### [What you need to do]
Transcribe exactly the lines from the first line of the records through the line containing "The official shipping", and leave out every picture.

### [Dataset excerpts]
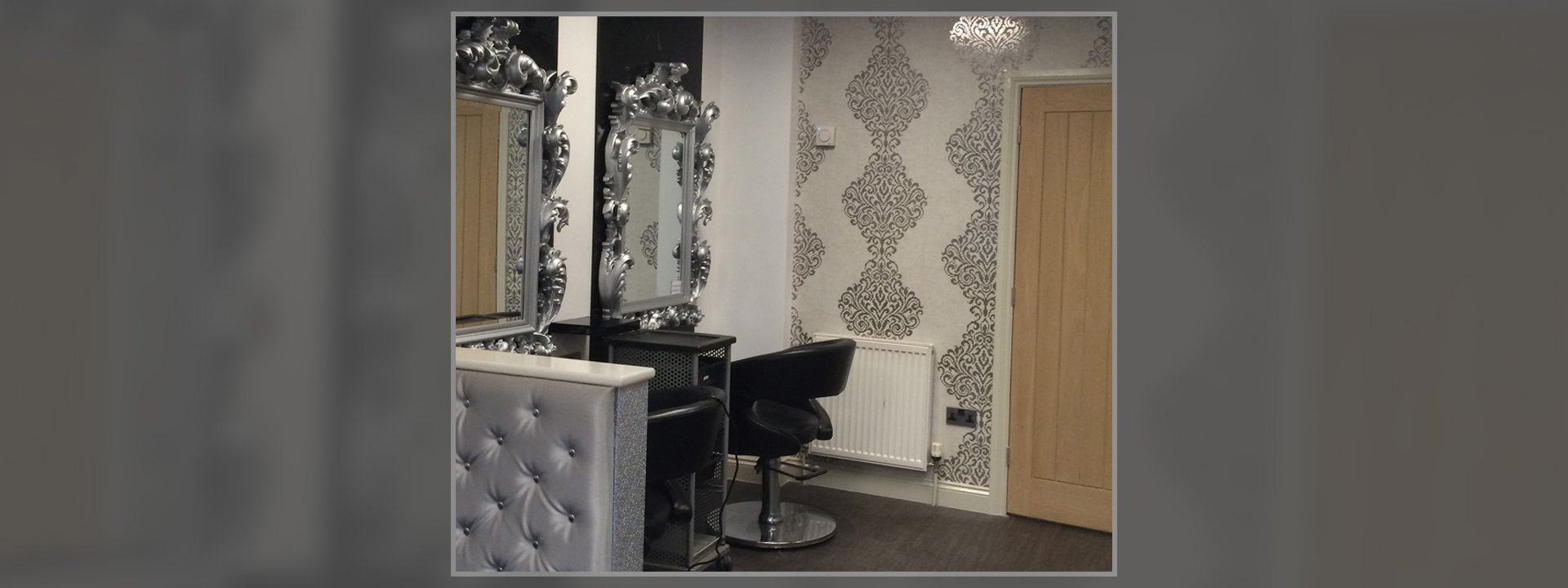 Black leather chairs in front of mirrors with ornate silver frames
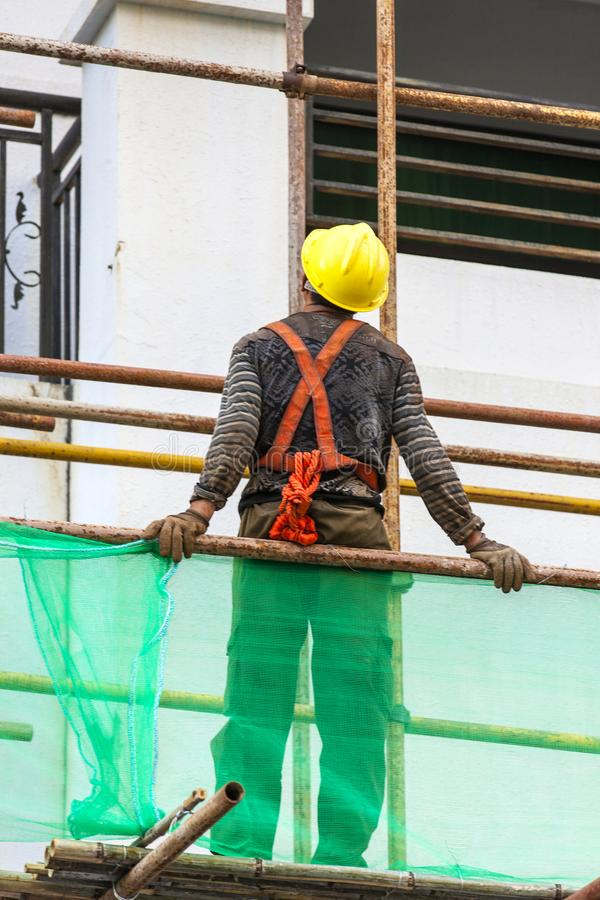 Работник для того чтобы раскрыть леса на строительной площадке стоковые изображения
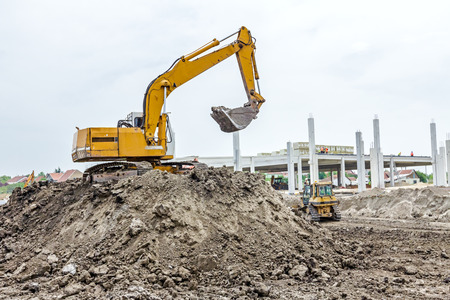 heap up: Yellow excavator is making pile of soil by pulling ground up on heap at construction site, project in progress.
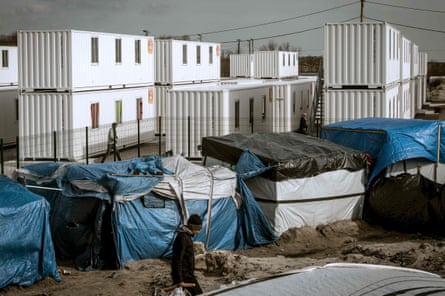The official shipping container shelters stand in stark contrast to the self-built shelters of the camp.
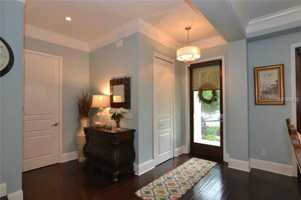 The foyer boasts hardwood floors, 10 ft. ceilings, and recessed lighting.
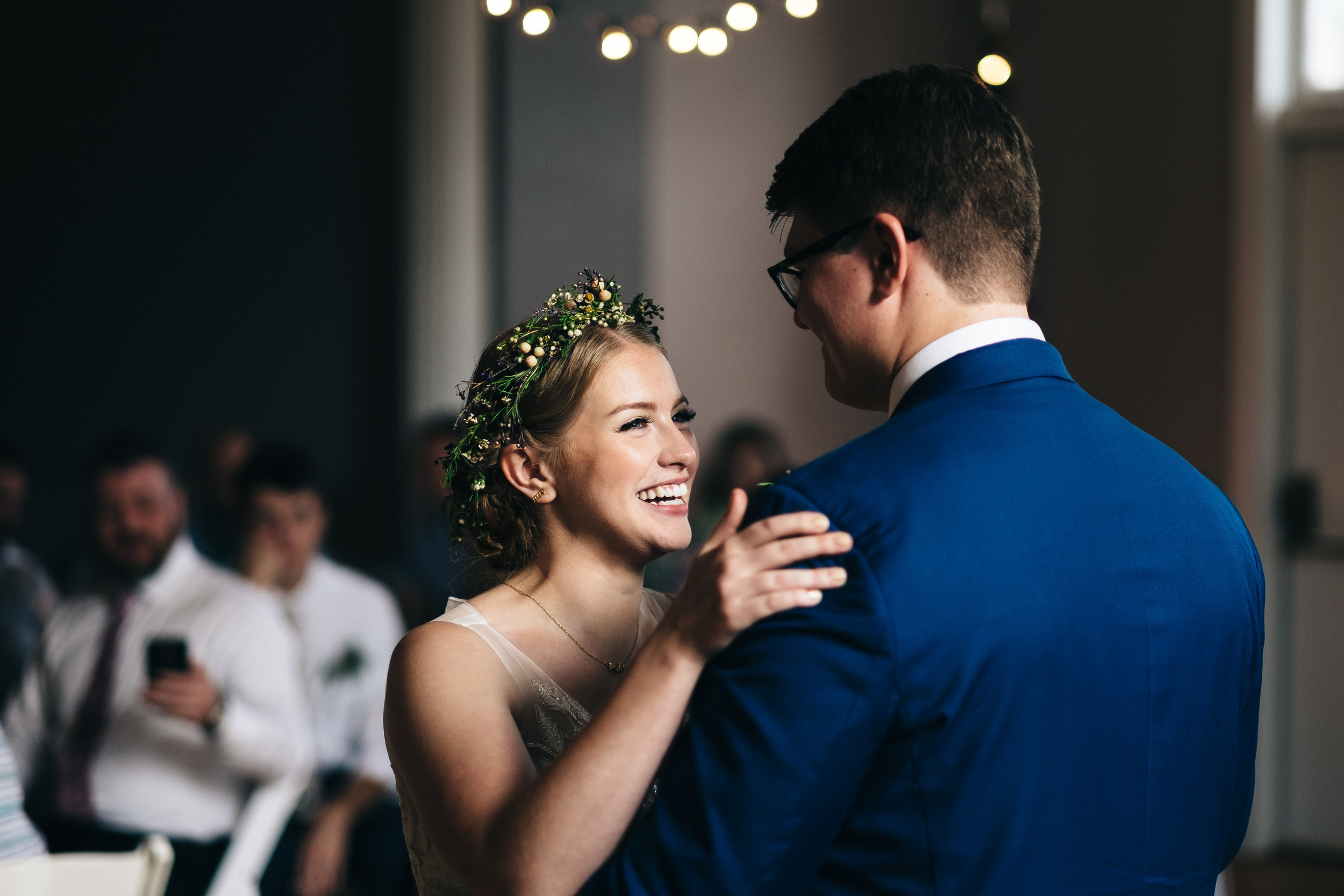 First dance between bride and groom at wedding reception.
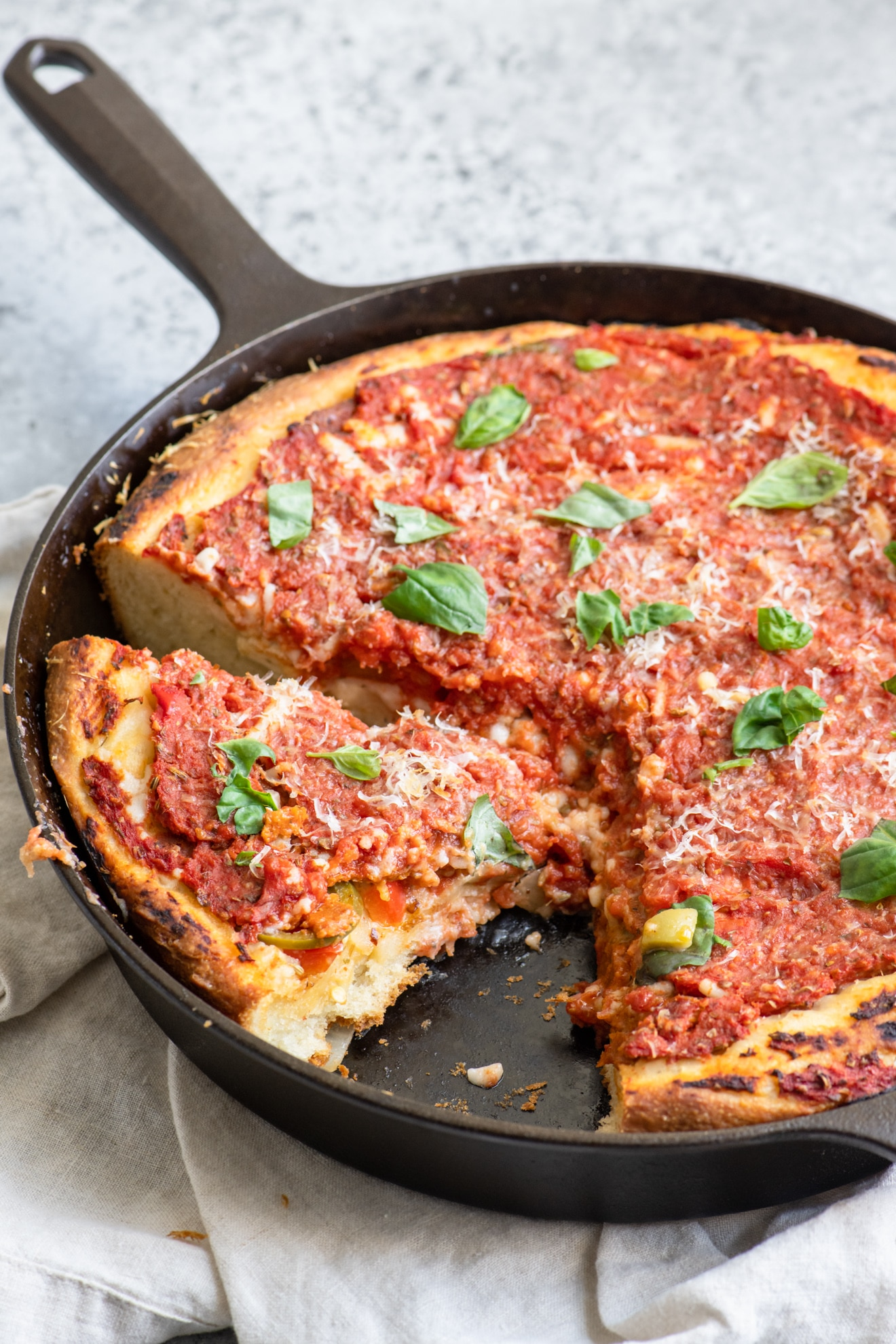 Deep dish pizza with one slice removed and a second cut in the pan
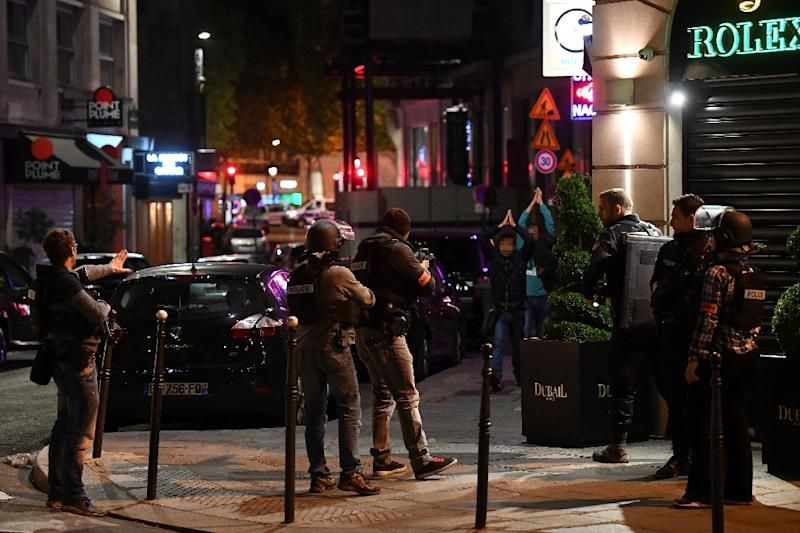 Police check passersby near the Champs Elysees in Paris after a shooting which left one officer dead and two wounded (AFP Photo/FRANCK FIFE)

### [Problem solution]
 Black leather chairs in front of mirrors with ornate silver frames
 Работник для того чтобы раскрыть леса на строительной площадке стоковые изображения
 heap up: Yellow excavator is making pile of soil by pulling ground up on heap at construction site, project in progress.
The official shipping container shelters stand in stark contrast to the self-built shelters of the camp.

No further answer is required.